Besides the fact many such rival organizations are present in the capital, including the powerful Jalisco Cartel, the localized nature of the extortion and microtrafficking rents La Unión Tepito depends on makes it vulnerable to atomization, according to López Aranda.
“There is a general tendency within the type of activities they engage in, that if you eliminate certain leadership structures, the remaining cells do not regroup,’ he said.
SEE ALSO: La Unión Tepito Profile
On the other side, however, are those that argue that even if authorities were not overstating the crackdown’s impact on La Unión Tepito, its loss of centralized leadership is not an existential threat. One such individual is Antonio Nieto, crime journalist and author of a book on La Unión Tepito.
“Omar García Harfuch declared that it isn’t a unified organization [anymore]. He’s right, of course…[but] in general it has always operated in this way, as cells that had an objective and a zone of influence,” he told InSight Crime.

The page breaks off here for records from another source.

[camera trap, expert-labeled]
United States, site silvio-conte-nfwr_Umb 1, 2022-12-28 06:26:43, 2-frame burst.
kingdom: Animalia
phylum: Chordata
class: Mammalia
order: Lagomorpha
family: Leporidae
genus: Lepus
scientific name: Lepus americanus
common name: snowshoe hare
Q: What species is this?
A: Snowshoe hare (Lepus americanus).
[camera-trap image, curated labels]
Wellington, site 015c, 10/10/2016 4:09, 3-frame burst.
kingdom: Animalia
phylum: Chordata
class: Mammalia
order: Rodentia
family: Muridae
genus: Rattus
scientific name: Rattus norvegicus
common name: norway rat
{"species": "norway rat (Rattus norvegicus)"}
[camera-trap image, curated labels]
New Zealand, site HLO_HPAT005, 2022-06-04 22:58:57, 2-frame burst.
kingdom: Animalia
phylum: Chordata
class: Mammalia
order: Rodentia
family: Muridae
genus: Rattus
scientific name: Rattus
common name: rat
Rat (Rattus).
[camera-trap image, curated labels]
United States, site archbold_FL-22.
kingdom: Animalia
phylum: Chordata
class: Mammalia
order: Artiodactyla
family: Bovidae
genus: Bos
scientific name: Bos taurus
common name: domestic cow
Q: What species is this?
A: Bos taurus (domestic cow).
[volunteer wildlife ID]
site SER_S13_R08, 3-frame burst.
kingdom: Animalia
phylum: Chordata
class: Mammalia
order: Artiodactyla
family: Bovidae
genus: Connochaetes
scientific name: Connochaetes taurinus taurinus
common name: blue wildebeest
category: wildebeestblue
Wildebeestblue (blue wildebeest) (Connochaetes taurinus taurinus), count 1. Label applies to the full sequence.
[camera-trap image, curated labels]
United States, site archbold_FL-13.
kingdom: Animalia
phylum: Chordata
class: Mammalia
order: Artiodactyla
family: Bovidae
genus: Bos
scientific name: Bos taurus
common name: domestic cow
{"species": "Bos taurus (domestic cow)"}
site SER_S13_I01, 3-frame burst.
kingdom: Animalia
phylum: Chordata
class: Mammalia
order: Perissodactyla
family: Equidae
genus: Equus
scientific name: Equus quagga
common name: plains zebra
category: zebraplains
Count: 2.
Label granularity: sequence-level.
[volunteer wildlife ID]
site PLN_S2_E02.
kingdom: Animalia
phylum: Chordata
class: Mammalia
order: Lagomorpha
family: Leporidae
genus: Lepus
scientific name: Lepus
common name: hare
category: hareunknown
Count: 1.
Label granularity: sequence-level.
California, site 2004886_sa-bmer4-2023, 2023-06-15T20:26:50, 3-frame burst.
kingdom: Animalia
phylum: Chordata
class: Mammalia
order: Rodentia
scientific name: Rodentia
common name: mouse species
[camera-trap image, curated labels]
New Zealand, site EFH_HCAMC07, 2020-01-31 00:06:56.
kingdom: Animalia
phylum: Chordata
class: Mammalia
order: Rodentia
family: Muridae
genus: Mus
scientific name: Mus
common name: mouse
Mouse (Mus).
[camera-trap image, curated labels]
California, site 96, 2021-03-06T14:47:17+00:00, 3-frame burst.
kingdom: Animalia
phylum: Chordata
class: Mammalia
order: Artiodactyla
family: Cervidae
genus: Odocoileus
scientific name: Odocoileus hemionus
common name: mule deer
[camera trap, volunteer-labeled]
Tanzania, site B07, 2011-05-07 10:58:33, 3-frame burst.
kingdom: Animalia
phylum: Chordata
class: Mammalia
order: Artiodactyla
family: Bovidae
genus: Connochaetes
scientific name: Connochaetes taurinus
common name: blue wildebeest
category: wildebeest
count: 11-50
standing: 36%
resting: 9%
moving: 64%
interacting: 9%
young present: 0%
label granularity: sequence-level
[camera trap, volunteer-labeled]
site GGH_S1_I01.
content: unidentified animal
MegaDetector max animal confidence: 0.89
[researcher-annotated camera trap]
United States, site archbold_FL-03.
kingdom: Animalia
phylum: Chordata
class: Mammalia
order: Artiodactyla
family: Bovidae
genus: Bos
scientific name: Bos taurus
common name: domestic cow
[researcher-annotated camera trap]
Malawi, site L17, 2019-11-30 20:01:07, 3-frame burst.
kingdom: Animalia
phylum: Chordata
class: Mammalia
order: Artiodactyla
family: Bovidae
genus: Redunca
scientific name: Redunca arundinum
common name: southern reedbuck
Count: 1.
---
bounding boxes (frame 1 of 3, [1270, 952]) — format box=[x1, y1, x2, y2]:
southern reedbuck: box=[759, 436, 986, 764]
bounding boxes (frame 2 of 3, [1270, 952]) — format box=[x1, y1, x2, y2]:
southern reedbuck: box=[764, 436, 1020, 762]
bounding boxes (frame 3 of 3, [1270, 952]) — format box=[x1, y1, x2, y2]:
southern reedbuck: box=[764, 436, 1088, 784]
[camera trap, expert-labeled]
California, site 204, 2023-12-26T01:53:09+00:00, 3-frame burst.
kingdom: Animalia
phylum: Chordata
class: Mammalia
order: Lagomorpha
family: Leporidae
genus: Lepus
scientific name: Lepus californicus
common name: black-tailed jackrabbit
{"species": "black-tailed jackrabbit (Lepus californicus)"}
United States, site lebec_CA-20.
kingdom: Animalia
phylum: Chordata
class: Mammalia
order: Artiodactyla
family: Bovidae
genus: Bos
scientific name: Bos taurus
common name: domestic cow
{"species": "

In fact, according to Nieto, such was the speed of La Unión Tepito’s expansion prior to 2020, that authorities have not destroyed the group but are merely slowing its advance. For now, its dominant cells are not fighting one another and can effectively repel the advance of local rivals, like the growing Lenin Canchola gang, and of encroaching criminal organizations, like the Jalisco and Sinaloa cartels.
“In the long term, it’s possible other criminal groups or a cartel take power,” said Nieto, but “whatever happens, whoever they arrest, for at least two, three, or four years, we will continue saying La Unión is Mexico City’s dominant group.”